At the risk of sounding preachy, I would strongly reiterate @DanielKeep's first point; the fact that rust allows shadowing is clearly no accident, and it is a feature found by many to be extremely desirable in modern languages. Whether it is a danger or a boon largely comes down to coding style, and as long as most variables are declared close to where they are used, you have a fair bit to gain and little to worry about.
The most obvious place where it is useful is in closures; the majority of closures are simple 1-liners that shouldn't have to worry about context, and there is little reason to call most closure variables anything but x
. By using such a name you are making a statement: this variable is really short-lived and you should have no trouble seeing how it is used.
// option 1
test_results.filter(|x| x.iter().all(|&&x| x))
// option 1b
test_results.filter(|t| t.iter().all(|&&c| c))
// option 2
test_results.filter(|test| test.iter().all(|&&case| case))
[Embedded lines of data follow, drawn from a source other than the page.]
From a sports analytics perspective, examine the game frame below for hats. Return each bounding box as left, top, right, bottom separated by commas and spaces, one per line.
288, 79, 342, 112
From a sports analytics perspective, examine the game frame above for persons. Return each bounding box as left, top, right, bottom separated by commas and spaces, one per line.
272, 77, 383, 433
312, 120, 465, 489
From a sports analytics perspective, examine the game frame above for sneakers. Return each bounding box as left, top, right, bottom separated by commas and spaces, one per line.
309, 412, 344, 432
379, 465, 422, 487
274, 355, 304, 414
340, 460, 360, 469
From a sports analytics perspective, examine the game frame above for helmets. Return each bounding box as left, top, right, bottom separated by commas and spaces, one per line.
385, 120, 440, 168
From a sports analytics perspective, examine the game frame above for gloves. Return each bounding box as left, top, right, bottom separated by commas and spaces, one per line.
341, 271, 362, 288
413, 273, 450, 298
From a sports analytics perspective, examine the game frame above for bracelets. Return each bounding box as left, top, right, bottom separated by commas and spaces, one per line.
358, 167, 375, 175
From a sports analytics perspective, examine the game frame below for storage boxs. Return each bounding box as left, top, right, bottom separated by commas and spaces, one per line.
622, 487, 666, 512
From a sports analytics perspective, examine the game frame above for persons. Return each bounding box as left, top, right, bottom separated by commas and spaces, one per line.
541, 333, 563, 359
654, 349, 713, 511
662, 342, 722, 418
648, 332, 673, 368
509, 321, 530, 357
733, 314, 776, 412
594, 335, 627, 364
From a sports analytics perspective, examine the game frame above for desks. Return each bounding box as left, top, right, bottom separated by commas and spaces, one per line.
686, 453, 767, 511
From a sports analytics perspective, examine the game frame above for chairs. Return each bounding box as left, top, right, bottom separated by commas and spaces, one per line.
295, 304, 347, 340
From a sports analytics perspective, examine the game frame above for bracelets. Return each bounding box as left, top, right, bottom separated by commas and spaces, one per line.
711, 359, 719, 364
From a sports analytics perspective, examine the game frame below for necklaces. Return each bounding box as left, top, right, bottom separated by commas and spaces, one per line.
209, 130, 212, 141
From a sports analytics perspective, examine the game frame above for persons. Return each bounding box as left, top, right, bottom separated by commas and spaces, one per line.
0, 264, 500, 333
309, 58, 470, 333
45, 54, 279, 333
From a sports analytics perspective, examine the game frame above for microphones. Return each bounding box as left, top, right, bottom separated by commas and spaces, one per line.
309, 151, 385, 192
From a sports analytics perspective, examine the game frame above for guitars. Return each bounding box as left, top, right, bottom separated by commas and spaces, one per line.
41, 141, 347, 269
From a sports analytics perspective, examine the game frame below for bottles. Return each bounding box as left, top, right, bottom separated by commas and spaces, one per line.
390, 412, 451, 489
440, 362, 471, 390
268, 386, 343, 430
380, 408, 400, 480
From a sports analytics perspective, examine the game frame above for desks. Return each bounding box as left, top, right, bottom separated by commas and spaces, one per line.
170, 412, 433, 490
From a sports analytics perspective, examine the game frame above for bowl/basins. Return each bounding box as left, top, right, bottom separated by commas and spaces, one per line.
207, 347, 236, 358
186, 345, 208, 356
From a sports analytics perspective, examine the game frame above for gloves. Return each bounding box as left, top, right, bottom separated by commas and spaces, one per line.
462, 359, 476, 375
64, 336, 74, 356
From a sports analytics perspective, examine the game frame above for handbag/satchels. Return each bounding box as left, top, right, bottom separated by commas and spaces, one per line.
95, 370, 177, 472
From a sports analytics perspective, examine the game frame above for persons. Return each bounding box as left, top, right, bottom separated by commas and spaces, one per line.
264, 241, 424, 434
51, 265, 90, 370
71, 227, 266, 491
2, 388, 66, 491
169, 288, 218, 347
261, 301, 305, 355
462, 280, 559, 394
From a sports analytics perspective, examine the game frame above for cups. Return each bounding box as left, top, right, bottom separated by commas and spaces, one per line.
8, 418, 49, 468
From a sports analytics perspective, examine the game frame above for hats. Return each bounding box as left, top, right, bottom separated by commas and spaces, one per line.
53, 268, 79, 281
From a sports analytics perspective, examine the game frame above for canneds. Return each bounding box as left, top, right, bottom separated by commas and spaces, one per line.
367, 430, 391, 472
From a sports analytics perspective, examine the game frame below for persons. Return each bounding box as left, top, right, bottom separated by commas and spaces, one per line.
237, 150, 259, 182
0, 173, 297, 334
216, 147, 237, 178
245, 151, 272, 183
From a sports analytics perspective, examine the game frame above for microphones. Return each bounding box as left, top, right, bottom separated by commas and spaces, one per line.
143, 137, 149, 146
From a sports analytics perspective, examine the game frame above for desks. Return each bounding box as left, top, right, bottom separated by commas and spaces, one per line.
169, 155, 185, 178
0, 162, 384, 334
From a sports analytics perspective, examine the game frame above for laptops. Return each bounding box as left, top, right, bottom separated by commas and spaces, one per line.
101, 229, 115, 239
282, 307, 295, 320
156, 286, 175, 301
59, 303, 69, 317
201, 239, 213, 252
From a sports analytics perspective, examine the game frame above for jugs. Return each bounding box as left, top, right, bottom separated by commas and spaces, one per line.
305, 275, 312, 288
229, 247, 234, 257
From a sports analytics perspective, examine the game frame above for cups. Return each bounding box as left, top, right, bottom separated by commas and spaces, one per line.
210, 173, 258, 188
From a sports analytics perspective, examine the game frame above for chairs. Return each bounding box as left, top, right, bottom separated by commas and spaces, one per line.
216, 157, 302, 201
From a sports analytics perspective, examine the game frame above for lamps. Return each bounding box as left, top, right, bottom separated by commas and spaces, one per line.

When I look at #1 I don't "see" variables named x; I focus on the shape and method names. When I look at #2 my eyes must quickly scan ahead to see whether test
is used a second time. So while #2 has its merits, in this respect, I think it is also noisy.
In such a short closure, it is very difficult to accidentally shadow something without noticing, as it is often the difference between |x| center + x
and |x| x + x
.
Notice that rust even permits shadowing within the same scope, i.e. rebinding.
// without shadowing
let iter = vec.into_iter();
let modified = modify(iter);
let doubled = double(modified);
for x in modified { ... }
//-----------
// with shadowing
let iter = vec.into_iter();
let iter = modify(iter);
let iter = double(iter);
for x in iter { ... }
In the second version, you can easily delete one of the function calls or insert another when the logic needs to be revised.
(edit: the for x in modified
was both entirely unintentional and yet quite exemplary!)
Caveat: There is one real danger of shadowing, which is when you rename a variable in an outer scope; this is a circumstance where e.g. |x| y + x
can turn into |x| x + x
without your immediate knowledge. I would exercise a bit of caution using find and replace, and hope that any more sophisticated tooling for refactoring would catch this.